Hi, I was wondering: normally a SSL encrypted connection is established by first authenticating client and server by a thrusted third party (CA). For HTTPS connection, this is common. But Java for examples offers the SSLServerSocket and SSLSocket to establish a secure connection between client and server. I assume that in this situation there is no CA. Does a SSL connection without authentication using a CA, still makes a SSL connection? In other words: does a SSL connection makes a SSL connection, because it is an encrypted connection? Thanks! Jeroen
It's been a while since I looked at the SSL spec, but IIRC, the issue is as follows. Certificates are about authentication. They're like a drivers license (ID) for computers, used to identity one entity to another. I can claim to be "Barry Covensworth" and how do you know I'm not? But when I claim to be "Mark Herschberg" you can trust me in so much as you can trust MIT, who gave me a certificate saying "MIT says, this is Mark Herschberg." Basically, how much you trust a person depends on how much you trust a CA. Now suppose Alice and Bob want to talk. They don't have certificates, but they don't really care. Alice is pretty sure that that is Bob is visa versa. They're willing to risk having the wrong identity. What they're not willing to risk is having Mallory listen in, so they still need security. Think of it as talking to someone on the phone, using an ecrypted phone line. Alice dials Bob's number. It's probably Bob, but it could also be Bob's wife, or a friend who came over, or possible even a burgler who came in. Still, Alice is confident enough that it's Bob, and it may cost too much to confirm it, that she's willing to "take the word of the other party" that it is Bob. So the identities aren't fully estbalished. However, the phone line is encrypted, and so they can talk safely. In SSL, only one party needs to have a public key, usually contained within a certificate. the party initiating the call does not need one. Does that help? --Mark
Hi Mark, Your explanation was indeed very good. I have got one doubt. Where does mutual authetication come into picture in SSL? Is it an additional feature or is it a part of SSL protocol?

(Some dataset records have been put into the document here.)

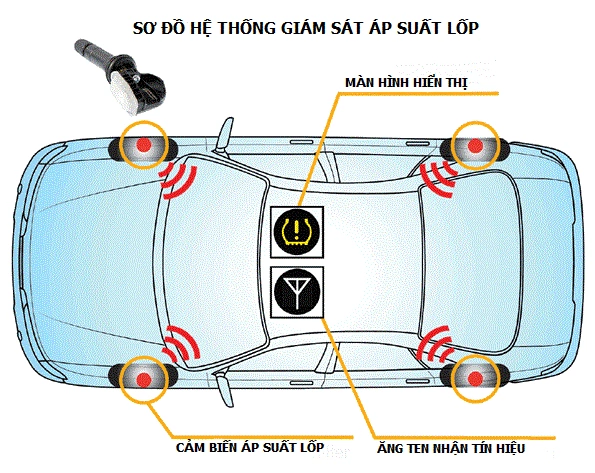 SƠ ĐỒ HỆ THỐNG GIÁM SÁT ÁP SUẤT LỐP

MÀN HÌNH HIỂN THỊ

CẢM BIẾN ÁP SUẤT LỐP

ĂNG TEN NHẬN TÍN HIỆU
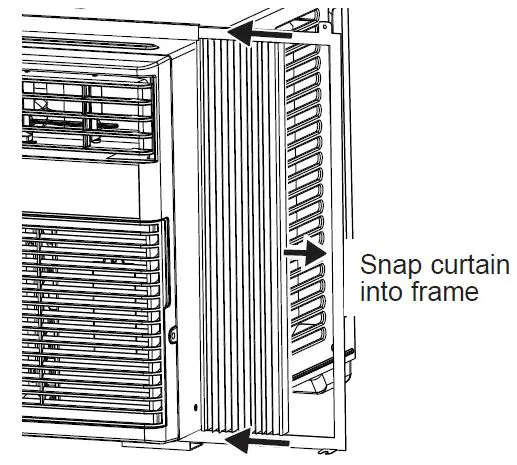 Snap curtain into frame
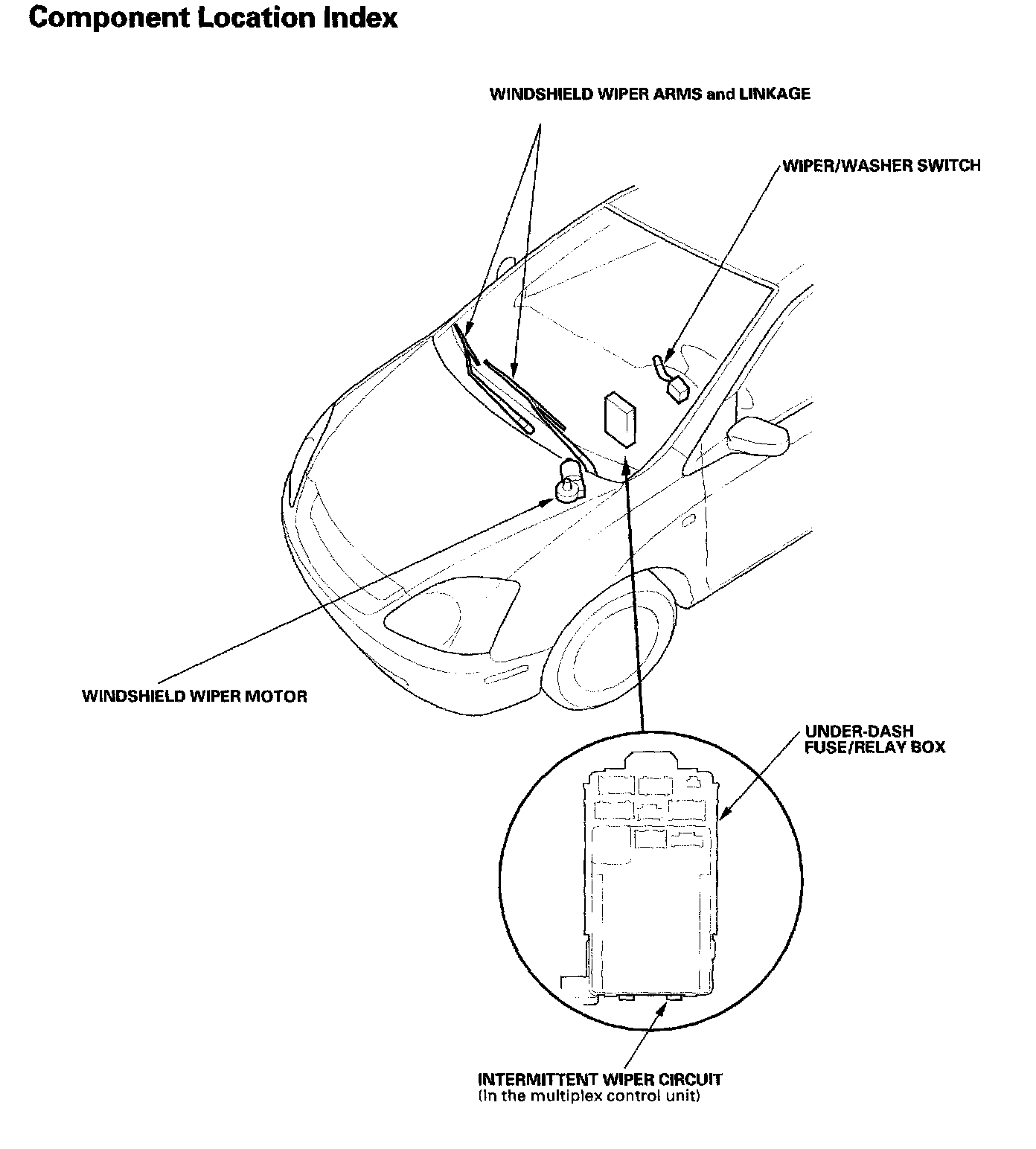 Component Location Index

WINDSHIELD WIPER ARMS and LINKAGE

WIPER/WASHER SWITCH

WINDSHIELD WIPER MOTOR

UNDER-DASH FUSE/RELAY BOX

INTERMITTENT WIPER CIRCUIT
(In the multiplex control unit)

The reason being that in your example: Assuming it is indeed Bob who picked up the phone how does he ensure that it is only Alice who has called and not some telemarketing person who needs to talk to Bob over a secured line. (My imaginaion went wild!!) So, for Bob to know that he is indeed talking to Alice, do we need to do anything special (say some java code) to incorporate mutual authentication or does it come bundled up with the protocol? Excuse me for this basic question but I am just trying to get my funds clear, as I am a rookie to SSL communication Thanks in advance, Ganapathi
Joined: Dec 04, 2000
Originally posted by Ganapathi Srinivasan:
Where does mutual authetication come into picture in SSL? Is it an additional feature or is it a part of SSL protocol? The reason being that in your example: Assuming it is indeed Bob who picked up the phone how does he ensure that it is only Alice who has called and not some telemarketing person who needs to talk to Bob over a secured line. (My imaginaion went wild!!)
Yes, that is mutual athentication and it is an optional feature of SSL. If it wasn't optional that means that everyone would need a certificate prior to using SSL. --Mark
I have a follow up question on this. Appreciate any help on this. I am new to SSL, what I understand about SSL is it provides confidentiality, integrity and authentication. From the above posts it is clear that Authentication is achieved by configuring certificates. How is confidentiality and integrity achieved. We have a requirement to use SSL in an authenticated space, we have decided to not to use certificates. We use SSLC library.